Numpy Exercise 2

Imports


In [3]:
import numpy as np
%matplotlib inline
import matplotlib.pyplot as plt
import seaborn as sns

Factorial

Write a function that computes the factorial of small numbers using np.arange and np.cumprod.


In [10]:
def np_fact(n):
    """Compute n! = n*(n-1)*...*1 using Numpy."""
    if n == 0:
        return 1
    else:
        a = np.arange(1,float(n)+1,1)
        return a.cumprod()[n-1]

In [11]:
assert np_fact(0)==1
assert np_fact(1)==1
assert np_fact(10)==3628800
assert [np_fact(i) for i in range(0,11)]==[1,1,2,6,24,120,720,5040,40320,362880,3628800]

Write a function that computes the factorial of small numbers using a Python loop.


In [13]:
def loop_fact(n):
    """Compute n! using a Python for loop."""
    if n == 0:
        return 1
    else:
        prod = 1
        for i in range(1, n+1):
            prod = prod * i
        return prod

In [14]:
assert loop_fact(0)==1
assert loop_fact(1)==1
assert loop_fact(10)==3628800
assert [loop_fact(i) for i in range(0,11)]==[1,1,2,6,24,120,720,5040,40320,362880,3628800]
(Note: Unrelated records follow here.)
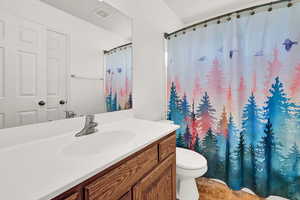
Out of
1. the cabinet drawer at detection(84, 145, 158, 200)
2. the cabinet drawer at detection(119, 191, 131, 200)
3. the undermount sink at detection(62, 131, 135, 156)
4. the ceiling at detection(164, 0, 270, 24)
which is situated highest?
the ceiling at detection(164, 0, 270, 24)

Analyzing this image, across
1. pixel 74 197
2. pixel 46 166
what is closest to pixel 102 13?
pixel 46 166

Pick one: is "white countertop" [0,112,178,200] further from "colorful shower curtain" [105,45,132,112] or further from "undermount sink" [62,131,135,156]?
"colorful shower curtain" [105,45,132,112]

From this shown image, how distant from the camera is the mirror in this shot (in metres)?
0.71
Use the %timeit magic to time both versions of this function for an argument of 50. The syntax for %timeit is:

%timeit -n1 -r1 function_to_time()

In [22]:
%timeit -n1 -r1 np_fact(50)
%timeit -n1 -r1 loop_fact(50)


1 loops, best of 1: 62.9 µs per loop
1 loops, best of 1: 28.8 µs per loop

In the cell below, summarize your timing tests. Which version is faster? Why do you think that version is faster?

It seems after a couple runs, the loop_fact function is consistently faster than np_fact. This could be because the methods used in loop_fact are part of Python, while np_fact has code that comes from another source.